Когда я попал к нему, то оказалось, что я был первым немцем, с которым он заговорил после большого промежутка лет. О, видеть-то он видел многих немцев на реке. Я уверен, что старик прячется где-нибудь за занавесью и подсматривает оттуда каждый раз, когда мимо его дома проплывает джонка с легионерами. Но со мной он говорил опять по-немецки. Я думаю, что только поэтому он и старается удержать меня как можно дольше и придумывает всегда что-нибудь новое, чтобы отсрочить день моего отъезда.
Старик не принадлежит к числу добрых граждан своего отечества. Он ругает свое отечество на чем свет стоит. Бисмарка он ругает за то, что тот дал жить саксонцам и не воспользовался Богемией, а третьего императора за то, что тот позволил навязать себе Гельголанд взамен восточно-африканских владений.
- А Голландия! Нам обязательно нужна Голландия, если мы только хотим жить, - Голландия и ее Малайские острова. Это нам необходимо, иначе мы подохнем. Ну, а потом Адриатическое море. Австрия - это какая-то бессмыслица, какое-то обезьянство, которое позорит всякую приличную географическую карту. Нам принадлежат немецкие страны, и так как мы не можем позволить запереть дверь перед самым нашим носом, то нам необходимо завладеть славянским Броккеном, который преграждает нам доступ к Средиземному морю, Крайне и Истрии. Черт возьми, - кричал он, - я знаю, что тут нам в шубу заберутся вши! Но лучше иметь шубу со вшами, чем замерзнуть до смерти без шубы. Теперь она уже едет под черно-бело-красным флагом из немецкого Триеста в немецкую Батавию.
Я спрашиваю его:
- Ну, а господа англичане?
- Англичане? - кричит он. - Англичане затыкают себе глотки, когда их бьют по физиономии.
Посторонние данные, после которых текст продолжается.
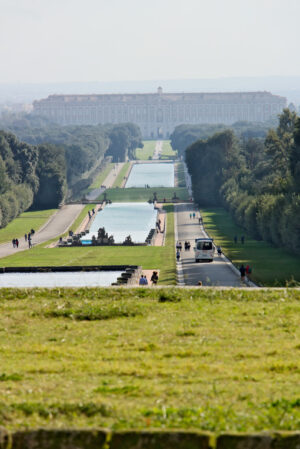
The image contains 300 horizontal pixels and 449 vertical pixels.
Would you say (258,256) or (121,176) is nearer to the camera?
(258,256)

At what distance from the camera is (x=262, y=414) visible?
10.2m

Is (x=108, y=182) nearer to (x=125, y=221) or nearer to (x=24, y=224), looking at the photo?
(x=125, y=221)

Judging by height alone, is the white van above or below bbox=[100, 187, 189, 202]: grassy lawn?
below

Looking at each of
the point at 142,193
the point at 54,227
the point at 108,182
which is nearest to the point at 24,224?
the point at 54,227

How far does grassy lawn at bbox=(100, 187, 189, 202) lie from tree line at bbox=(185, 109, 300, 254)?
8087mm

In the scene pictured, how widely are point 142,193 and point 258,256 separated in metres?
70.6

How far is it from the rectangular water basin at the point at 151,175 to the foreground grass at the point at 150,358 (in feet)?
383

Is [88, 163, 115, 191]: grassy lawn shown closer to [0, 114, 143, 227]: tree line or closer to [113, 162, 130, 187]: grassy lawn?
[0, 114, 143, 227]: tree line

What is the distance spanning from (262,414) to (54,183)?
97.0 metres

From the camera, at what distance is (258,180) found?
304 feet

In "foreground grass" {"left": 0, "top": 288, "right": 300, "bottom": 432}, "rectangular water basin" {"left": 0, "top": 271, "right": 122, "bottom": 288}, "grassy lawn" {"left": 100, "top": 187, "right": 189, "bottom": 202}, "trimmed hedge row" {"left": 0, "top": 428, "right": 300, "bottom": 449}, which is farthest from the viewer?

Он любит Францию и радуется ее славе, но англичан он ненавидит.
И вот еще какая в нем странность. Какой-нибудь немец желчно обвиняет императора и с горечью говорит о Германии - он радуется и ругает вместе с ним свое отечество. Когда француз острит над нами - он смеется, но в то же время, в виде реванша, рассказывает о последних глупых выходках губернатора в Сайгоне. Но если только англичанин осмелится сделать самое невинное замечание относительно одного из наших самых глупых консулов - он приходит в ярость. Вот почему ему пришлось когда-то покинуть Индию. Не знаю, что ему сказал английский полковник, знаю только, что Эдгард Видерхольд схватил хлыст и вышиб полковнику один глаз. С тех пор прошло уже сорок лет, а может быть, пятьдесят или шестьдесят. Он бежал тогда, поселился в Тонкине и безвыездно жил на своей ферме задолго до того, как страну заняли французы. Тогда он поднял трехцветный флаг на берегу Светлого Потока, опечаленный тем, что на его флагштоке развевается не черно-бело-красный флаг, но при этом радовался, что это во всяком случае не английский флаг.
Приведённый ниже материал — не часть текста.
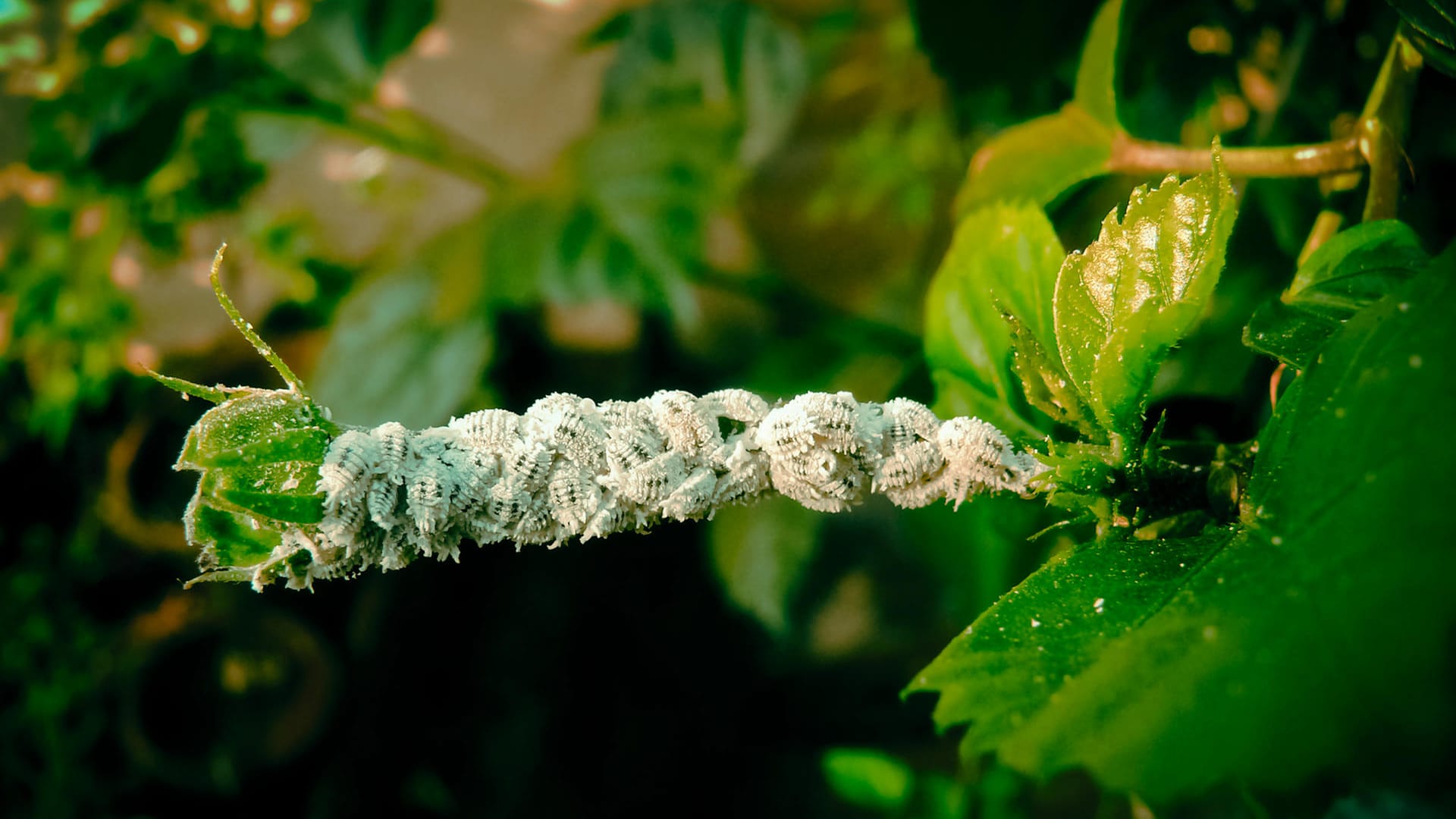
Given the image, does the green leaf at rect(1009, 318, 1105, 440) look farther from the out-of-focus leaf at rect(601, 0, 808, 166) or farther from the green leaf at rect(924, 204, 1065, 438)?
the out-of-focus leaf at rect(601, 0, 808, 166)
Никто не знает, сколько ему, собственно, лет. Если тропики не убивают человека в юном возрасте, то он живет бесконечно долго. Он становится выносливым и крепким, его кожа превращается в желтый панцирь, который как бы защищает его от всяких болезней. Так было и с Эдгардом Видерхольдом. Быть может, ему было восемьдесят лет или даже девяносто, но он каждый день с шести часов утра сидел в седле. Волосы на его голове были совершенно седые, но длинная, острая бородка сохранила желтовато-серый цвет. Его лицо было длинное и узкое, руки также были длинные и узкие, и на всех пальцах были большие желтые ногти. Эти ногти были длинные, жесткие, как сталь, и острые, и крючковатые, как когти у хищных животных.
Я протянул ему папиросы. Я уже давно перестал их курить, они испортились от морского воздуха. Но он находил их превосходными - ведь они были немецкого производства.
- Не расскажете ли вы мне, почему легион изгнан из вашего бунгало?
Старик не отходил от перил.
- Нет! - сказал он.
Потом хлопнул в ладоши:
- Бана! Дэвла! Вина и стаканов!
Индусы поставили столик, он подсел ко мне и придвинул мне газеты.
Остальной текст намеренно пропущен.